Time (GMT +00) 12:45 14:15
Hero image description: Road Network Development Investment Program in Afghanistan Image credit:Asian Development Bank Image license:CC-BY-NC-ND


Alex Thier @Thieristan - Executive Director, Overseas Development Institute


Dr. Nematullah Bizhan @Nematbizhan - Research Fellow, Blavatnik School of Government, Oxford University and former Director General of Budget, Ministry of Finance, Afghanistan

Pablo Yanguas @PabloYanguas - Research Fellow, Effective States and Inclusive Development (ESID) research centre, University of Manchester

Ashley Jackson @a_a_jackson - Research Associate, Overseas Development Institute


“How can it be that, after the US appropriated more than $100 billion in aid to Afghanistan, its government remains fragile and the country insecure?”1

Supporting so called ‘fragile states’ to build capacity and exit fragility is one of the most pressing challenges for the world today. Soon most of the world’s poorest people will be left behind in countries affected by conflict. In response, the share of aid to fragile states is growing. But is more aid the right answer?

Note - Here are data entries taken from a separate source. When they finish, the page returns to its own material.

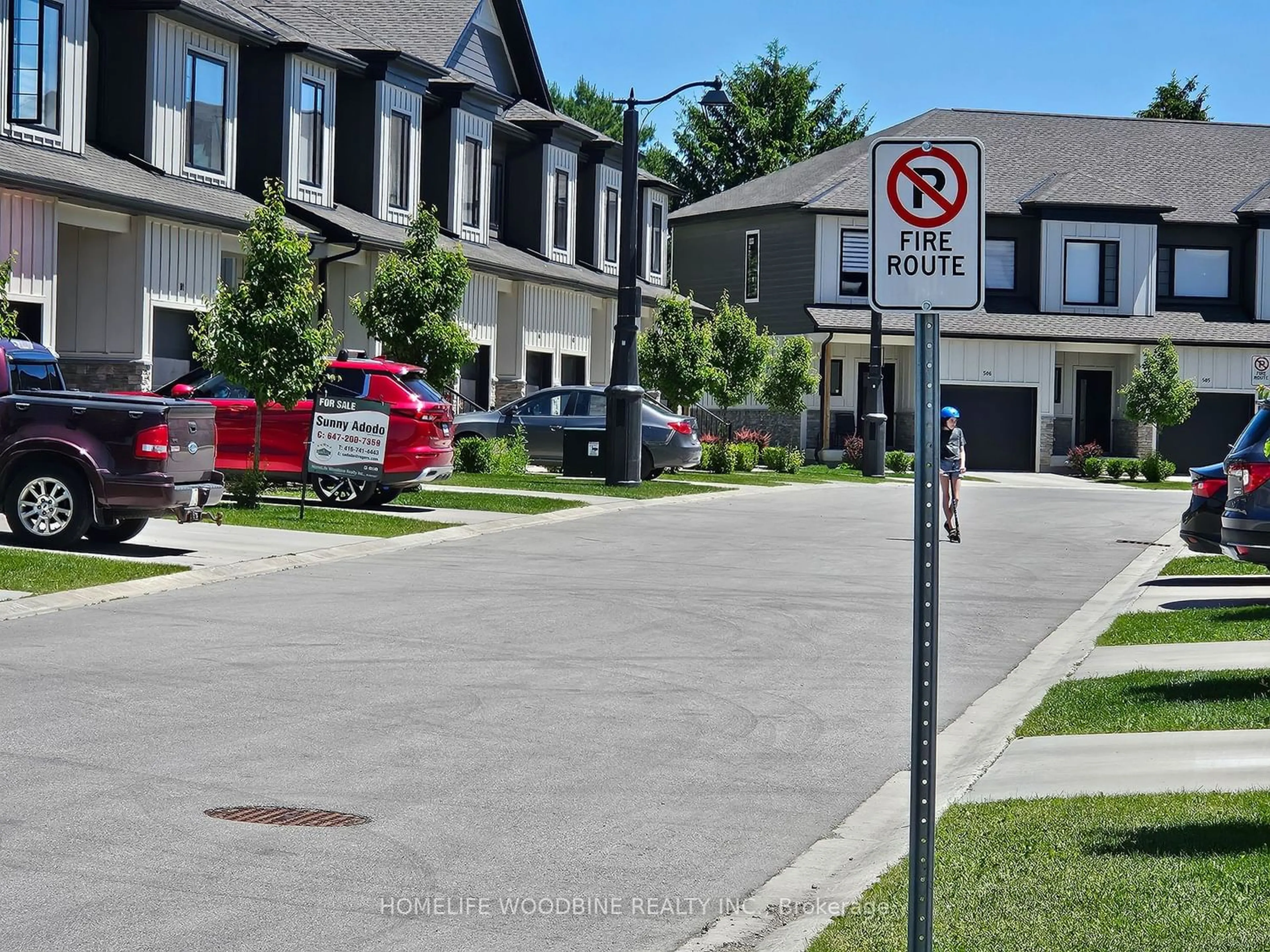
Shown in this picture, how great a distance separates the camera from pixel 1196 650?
12.9 meters

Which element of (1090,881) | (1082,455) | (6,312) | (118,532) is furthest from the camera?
(1082,455)

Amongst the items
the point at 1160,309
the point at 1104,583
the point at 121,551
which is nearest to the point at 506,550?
the point at 121,551

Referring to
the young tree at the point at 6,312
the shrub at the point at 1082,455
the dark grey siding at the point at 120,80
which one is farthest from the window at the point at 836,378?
the young tree at the point at 6,312

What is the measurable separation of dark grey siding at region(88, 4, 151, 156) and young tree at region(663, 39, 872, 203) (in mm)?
48921

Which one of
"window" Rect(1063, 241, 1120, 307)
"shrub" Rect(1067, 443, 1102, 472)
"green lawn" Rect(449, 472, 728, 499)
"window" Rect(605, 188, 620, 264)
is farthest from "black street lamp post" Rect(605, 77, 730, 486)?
"window" Rect(1063, 241, 1120, 307)

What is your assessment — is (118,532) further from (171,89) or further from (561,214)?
(561,214)

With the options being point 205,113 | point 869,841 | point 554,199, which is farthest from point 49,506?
point 554,199

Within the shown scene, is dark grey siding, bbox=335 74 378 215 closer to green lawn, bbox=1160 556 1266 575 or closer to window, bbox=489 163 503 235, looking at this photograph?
window, bbox=489 163 503 235

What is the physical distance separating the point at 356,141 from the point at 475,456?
7.69 meters

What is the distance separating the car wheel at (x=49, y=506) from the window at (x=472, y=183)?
23130mm

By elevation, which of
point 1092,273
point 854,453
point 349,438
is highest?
point 1092,273

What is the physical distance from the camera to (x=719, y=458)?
39.4 m

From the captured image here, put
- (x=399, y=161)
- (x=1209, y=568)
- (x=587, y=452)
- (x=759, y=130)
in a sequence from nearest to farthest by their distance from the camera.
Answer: (x=1209, y=568) < (x=587, y=452) < (x=399, y=161) < (x=759, y=130)

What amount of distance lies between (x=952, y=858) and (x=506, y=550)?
42.5 feet
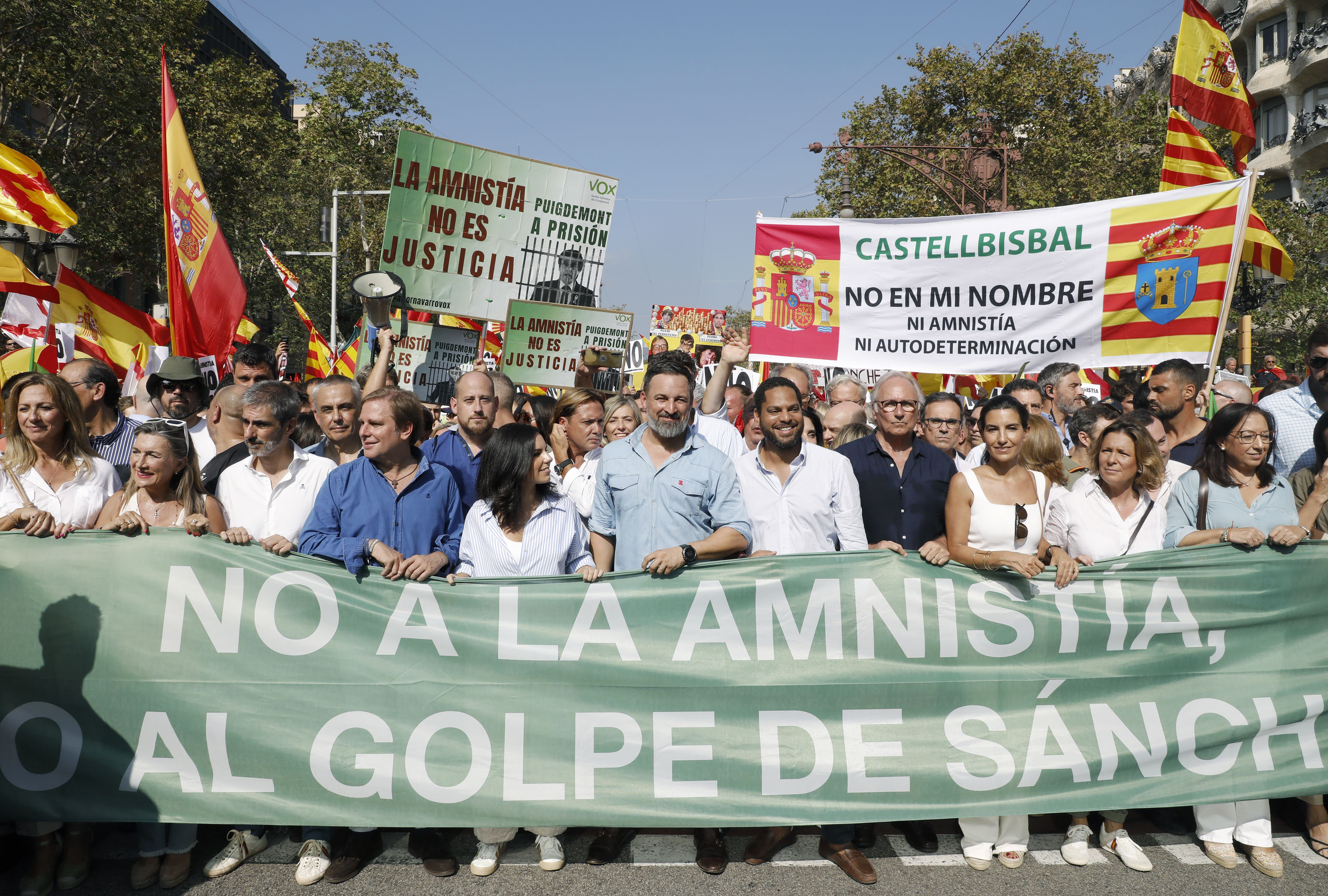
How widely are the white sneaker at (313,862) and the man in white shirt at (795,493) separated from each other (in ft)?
6.25

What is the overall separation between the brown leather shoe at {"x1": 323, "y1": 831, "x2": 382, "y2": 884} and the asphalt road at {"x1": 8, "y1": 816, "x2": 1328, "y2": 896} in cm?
4

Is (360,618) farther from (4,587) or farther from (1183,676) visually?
(1183,676)

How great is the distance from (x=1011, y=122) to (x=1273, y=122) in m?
17.5

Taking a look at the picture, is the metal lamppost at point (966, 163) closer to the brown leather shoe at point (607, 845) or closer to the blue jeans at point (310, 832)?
the brown leather shoe at point (607, 845)

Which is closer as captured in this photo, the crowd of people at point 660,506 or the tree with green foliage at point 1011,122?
the crowd of people at point 660,506

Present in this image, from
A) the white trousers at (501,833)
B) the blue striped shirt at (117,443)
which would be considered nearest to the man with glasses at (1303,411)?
the white trousers at (501,833)

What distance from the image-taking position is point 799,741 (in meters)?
3.92

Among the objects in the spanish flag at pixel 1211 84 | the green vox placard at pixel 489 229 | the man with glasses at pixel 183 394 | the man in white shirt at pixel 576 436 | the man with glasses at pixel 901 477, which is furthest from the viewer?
the green vox placard at pixel 489 229

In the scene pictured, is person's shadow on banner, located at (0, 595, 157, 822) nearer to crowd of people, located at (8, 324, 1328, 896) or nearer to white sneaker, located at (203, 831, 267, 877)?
crowd of people, located at (8, 324, 1328, 896)

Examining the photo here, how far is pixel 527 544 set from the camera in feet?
13.3

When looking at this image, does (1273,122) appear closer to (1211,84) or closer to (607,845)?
(1211,84)

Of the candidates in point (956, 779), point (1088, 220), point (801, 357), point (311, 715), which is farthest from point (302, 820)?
point (1088, 220)

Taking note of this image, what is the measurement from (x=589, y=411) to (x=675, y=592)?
1551mm

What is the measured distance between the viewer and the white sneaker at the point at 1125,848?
3820mm
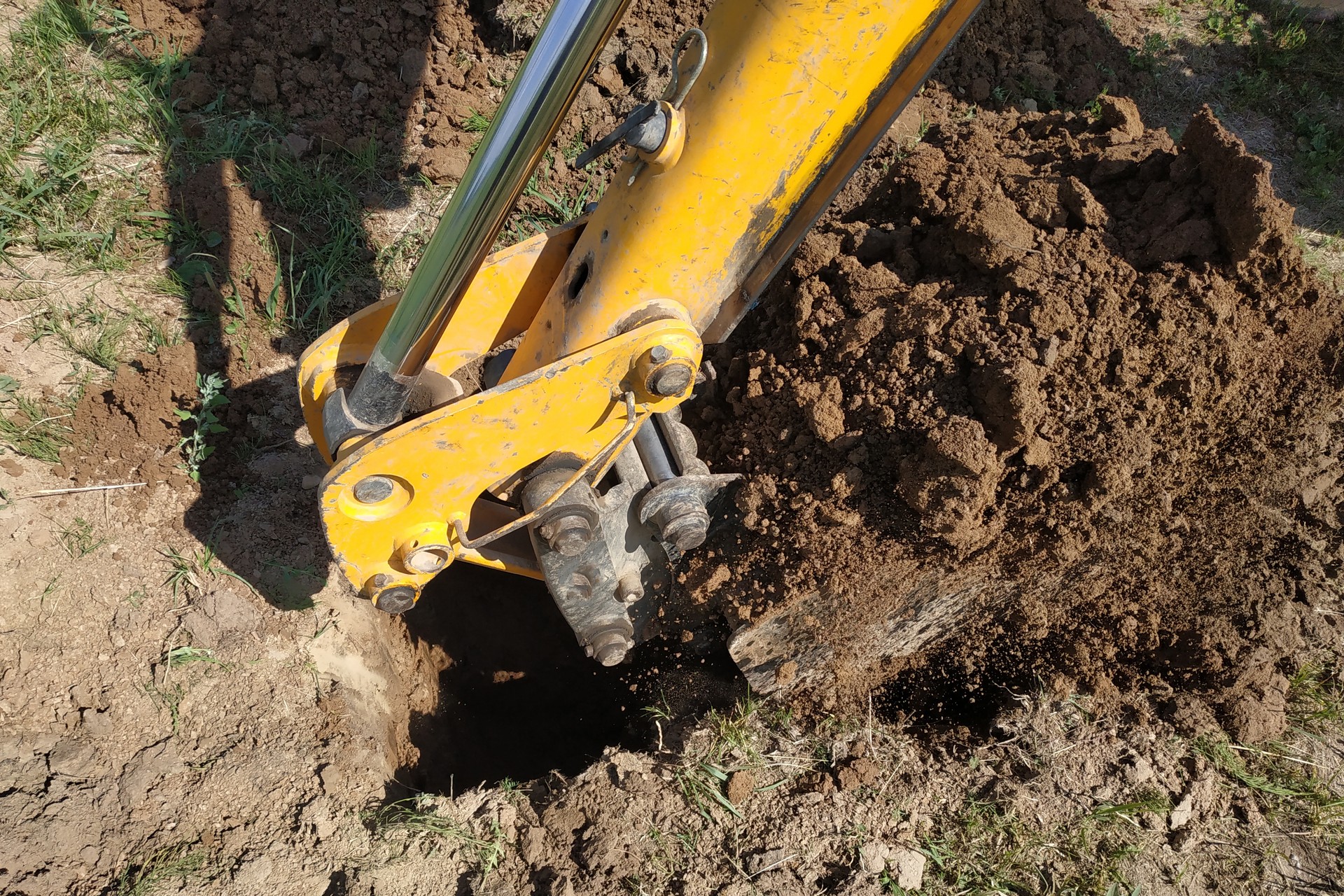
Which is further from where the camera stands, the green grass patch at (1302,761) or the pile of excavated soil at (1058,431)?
the green grass patch at (1302,761)

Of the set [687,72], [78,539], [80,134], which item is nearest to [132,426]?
[78,539]

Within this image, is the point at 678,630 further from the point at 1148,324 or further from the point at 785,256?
the point at 1148,324

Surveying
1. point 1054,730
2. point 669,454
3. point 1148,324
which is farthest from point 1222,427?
point 669,454

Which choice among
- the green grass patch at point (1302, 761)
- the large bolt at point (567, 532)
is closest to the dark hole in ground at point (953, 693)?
the green grass patch at point (1302, 761)

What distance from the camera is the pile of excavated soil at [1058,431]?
7.06 ft

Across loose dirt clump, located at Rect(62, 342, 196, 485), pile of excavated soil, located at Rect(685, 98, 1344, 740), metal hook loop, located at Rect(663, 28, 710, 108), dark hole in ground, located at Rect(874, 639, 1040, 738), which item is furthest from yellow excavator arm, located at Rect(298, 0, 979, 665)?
loose dirt clump, located at Rect(62, 342, 196, 485)

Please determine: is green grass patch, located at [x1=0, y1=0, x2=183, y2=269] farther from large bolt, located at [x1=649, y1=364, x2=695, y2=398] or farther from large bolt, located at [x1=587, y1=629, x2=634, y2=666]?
large bolt, located at [x1=649, y1=364, x2=695, y2=398]

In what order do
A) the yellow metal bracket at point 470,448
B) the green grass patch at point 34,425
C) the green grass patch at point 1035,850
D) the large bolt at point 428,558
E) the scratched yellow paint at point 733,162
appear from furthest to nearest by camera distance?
the green grass patch at point 34,425
the green grass patch at point 1035,850
the large bolt at point 428,558
the yellow metal bracket at point 470,448
the scratched yellow paint at point 733,162

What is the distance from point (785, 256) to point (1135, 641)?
1.69 m

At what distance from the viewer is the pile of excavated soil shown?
215cm

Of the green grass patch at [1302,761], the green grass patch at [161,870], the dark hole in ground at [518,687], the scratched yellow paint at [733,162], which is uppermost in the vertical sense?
the scratched yellow paint at [733,162]

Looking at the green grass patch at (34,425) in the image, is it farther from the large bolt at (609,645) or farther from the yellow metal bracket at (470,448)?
the large bolt at (609,645)

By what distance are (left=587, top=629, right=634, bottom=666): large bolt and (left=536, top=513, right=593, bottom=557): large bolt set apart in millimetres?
451

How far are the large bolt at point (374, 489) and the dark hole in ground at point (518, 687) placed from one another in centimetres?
138
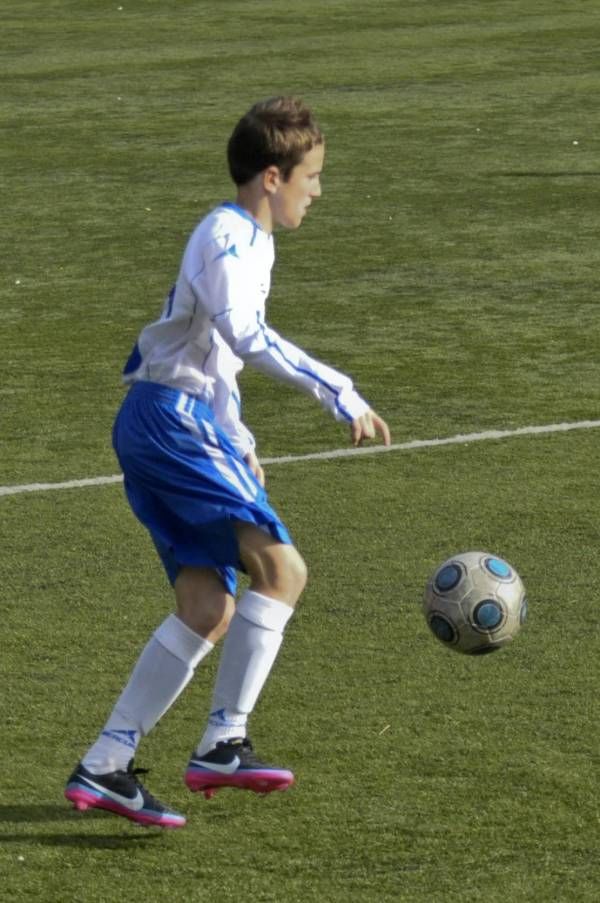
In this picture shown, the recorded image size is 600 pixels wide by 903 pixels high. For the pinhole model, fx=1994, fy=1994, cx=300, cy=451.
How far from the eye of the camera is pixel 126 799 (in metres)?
4.87

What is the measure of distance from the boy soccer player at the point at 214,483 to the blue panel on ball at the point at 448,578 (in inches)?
30.1

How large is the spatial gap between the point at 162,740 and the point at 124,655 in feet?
2.37

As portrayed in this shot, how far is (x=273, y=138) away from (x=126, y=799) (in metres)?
1.68

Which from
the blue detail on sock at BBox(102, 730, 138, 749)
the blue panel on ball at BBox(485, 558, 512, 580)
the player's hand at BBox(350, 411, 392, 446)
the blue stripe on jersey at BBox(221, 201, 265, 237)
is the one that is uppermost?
the blue stripe on jersey at BBox(221, 201, 265, 237)

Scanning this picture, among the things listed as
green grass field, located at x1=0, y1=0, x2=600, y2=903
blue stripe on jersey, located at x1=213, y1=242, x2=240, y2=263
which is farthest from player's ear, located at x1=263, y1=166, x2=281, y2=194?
green grass field, located at x1=0, y1=0, x2=600, y2=903

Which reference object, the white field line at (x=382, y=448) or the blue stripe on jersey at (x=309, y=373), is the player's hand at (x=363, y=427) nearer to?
the blue stripe on jersey at (x=309, y=373)

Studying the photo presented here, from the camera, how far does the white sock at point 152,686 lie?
496cm

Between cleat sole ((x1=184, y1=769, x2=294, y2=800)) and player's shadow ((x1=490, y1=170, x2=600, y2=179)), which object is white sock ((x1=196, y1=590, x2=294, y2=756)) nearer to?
cleat sole ((x1=184, y1=769, x2=294, y2=800))

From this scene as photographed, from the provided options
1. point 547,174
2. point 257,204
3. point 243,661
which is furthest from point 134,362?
point 547,174

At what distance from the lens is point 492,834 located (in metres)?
4.79

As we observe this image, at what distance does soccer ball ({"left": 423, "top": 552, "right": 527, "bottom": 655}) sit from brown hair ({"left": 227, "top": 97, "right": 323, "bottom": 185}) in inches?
50.7

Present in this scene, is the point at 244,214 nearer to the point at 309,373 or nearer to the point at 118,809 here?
the point at 309,373

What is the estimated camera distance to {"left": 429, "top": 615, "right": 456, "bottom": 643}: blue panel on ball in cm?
560

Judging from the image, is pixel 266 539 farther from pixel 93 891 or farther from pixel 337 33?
pixel 337 33
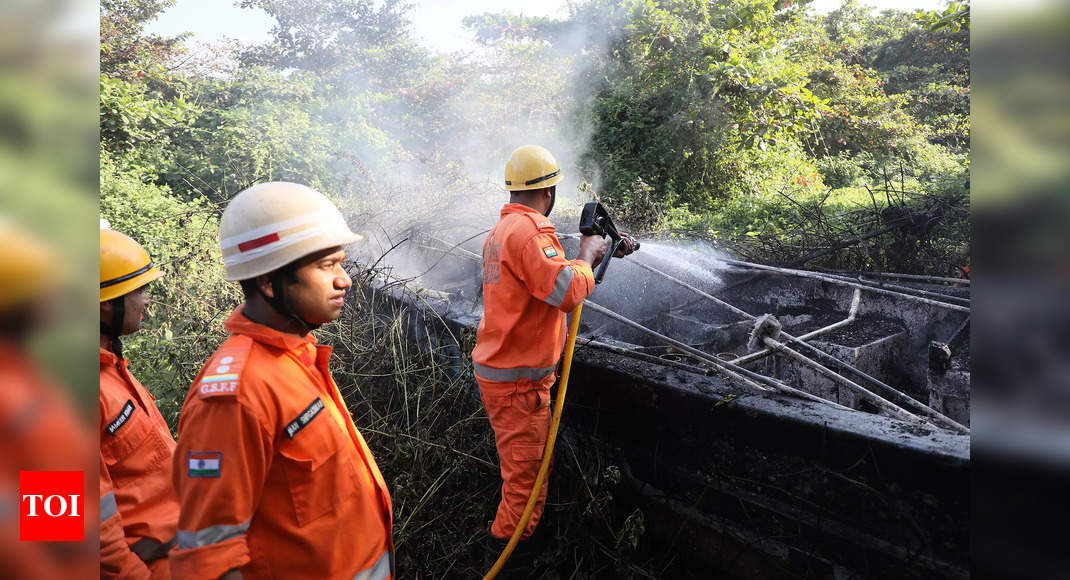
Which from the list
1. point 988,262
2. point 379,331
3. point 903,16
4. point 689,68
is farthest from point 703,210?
point 903,16

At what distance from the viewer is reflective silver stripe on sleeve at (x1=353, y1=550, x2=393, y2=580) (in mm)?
1758

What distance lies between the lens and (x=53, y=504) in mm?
878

This event explores the case of Afghanistan. While western economies built states and the social contract around tax, modern Afghanistan has been built around aid. Although intended to support effective state-building, the way aid has been delivered has arguably distorted the state and stunted the longer-term development of a social contract: a ‘paradoxical outcome’.2

This event, which forms part of a series of discussions on ‘new directions in public finance’, explores how external actors can effectively support state-building in fragile states. Drawing on Dr Nematullah Bizhan’s personal experience and extensive research, it discusses how future progress in conflict or post-conflict states requires a fundamental re-think of the way aid can support rather than hinder state building, and considers the crucial role of revenue and taxation.

Networking lunch will be served from 12:00 for those attending in person. The public event will run from 12:45-14:15.

1/ Quote from S. Frederick Starr in his review of ‘Aid Paradoxes in Afghanistan’.2/ Bizhan, 2017 'Aid Paradoxes in Afghanistan: Building and Undermining the State'


Alex Thier is the Executive Director of the Overseas Development Institute (ODI). Prior to joining ODI in January 2017, he was a senior official at the US Agency for International Development (USAID) and founder of Triple Helix, a US-based consultancy firm which he founded to increase access to off-grid, renewable energy in Africa and Asia. In his role as Chief of Policy, Planning, and Learning at USAID, he represented the US in key international development fora, including on Financing for Development and the Sustainable Development Goals. As Assistant to the Administrator for Afghanistan and Pakistan Affairs, he managed USAID’s multibillion dollar assistance programme, and more than 1000 staff in Washington, Afghanistan, Pakistan and the region. Alex also played a leadership role in the creation of several major international initiatives, including the Vision to End Extreme Poverty, the Sustainable Development Investment Partnership, the Addis Tax Initiative, the Global Partnership for Effective Development Cooperation, and the first ever US–China agreement on global development cooperation. 

Dr. Nematullah Bizhan is a Research Fellow at the Oxford University’s Blavatnik School of Government where he studies the role of identities and networks in establishing state legitimacy and effectiveness in fragile and conflict-affected societies. He is also working with the Commission on State Fragility, Growth and Development, a joint initiative of the Oxford University’s Blavatnik School of Government and the London School of Economics (LSE). Nematullah is also a Senior Research Associate with Oxford University's Global Economic Governance Program, a Visiting Fellow at Australian National University's Crawford School of Public Policy and the Asia-Pacific College of Diplomacy. He has served as Afghanistan’s Youth Deputy Minister; Founding Director General for Policy and Monitoring of Afghanistan National Development Strategy; head of the Secretariat for the Joint Coordination and Monitoring Board; and Director General of Budget at the Ministry of Finance.

Dr. Pablo Yanguas is Research Fellow at the Effective States and Inclusive Development (ESID) research centre at the University of Manchester, where he leads research on public sector reform and political-economy analysis. He is also currently working as PEA and Research Adviser to DFID’s Strengthening Action Against Corruption (STAAC) Programme in Ghana. 

Ashley Jackson is a researcher, consultant and writer with extensive experience in conflict and complex emergencies. She is currently a Research Associate in the Humanitarian Policy Group at ODI, where her primary research focus is on conflict mediation and negotiating with armed groups and insurgencies. She has worked and provides strategic advice to the UN, Red Cross and various NGOs, with published work in various academic and media outlets and she has been widely quoted by the press, including Foreign Policy, Al Jazeera, the New York Times and others. She has conducted dialogue with and researched some 27 armed factions across 13 countries, including research with the Afghan Taliban, Al-Shabaab, various Syrian factions, Hamas and others.  Additionally, she is currently conducting research on strongmen and patrimonialism in Afghanistan as well as the UN's role in making and sustaining peace.